▶ **Instructions to follow**
The required output is the line containing "-обеспечение безопасного материнства" followed by every later line through the end of the data, all reproduced exactly.

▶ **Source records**
BEGIN
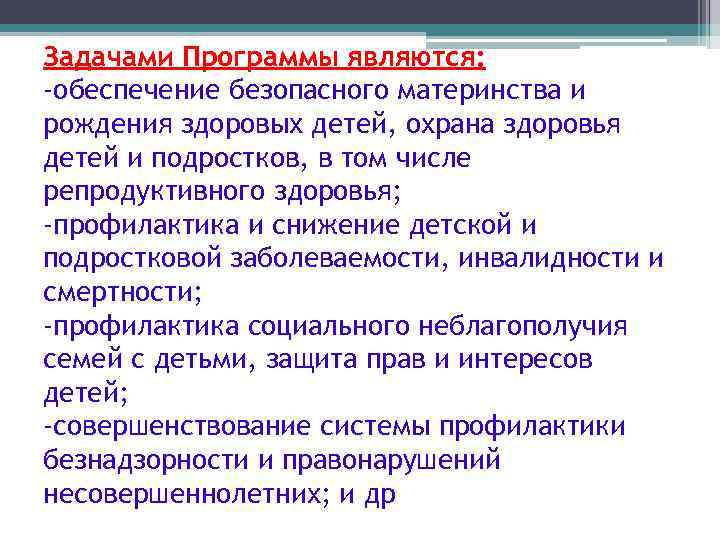 Задачами Программы являются:
-обеспечение безопасного материнства и рождения здоровых детей, охрана здоровья детей и подростков, в том числе репродуктивного здоровья;
-профилактика и снижение детской и подростковой заболеваемости, инвалидности и смертности;
-профилактика социального неблагополучия семей с детьми, защита прав и интересов детей;
-совершенствование системы профилактики безнадзорности и правонарушений несовершеннолетних; и др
END
▶ **Output for this exercise**
-обеспечение безопасного материнства и рождения здоровых детей, охрана здоровья детей и подростков, в том числе репродуктивного здоровья;
-профилактика и снижение детской и подростковой заболеваемости, инвалидности и смертности;
-профилактика социального неблагополучия семей с детьми, защита прав и интересов детей;
-совершенствование системы профилактики безнадзорности и правонарушений несовершеннолетних; и др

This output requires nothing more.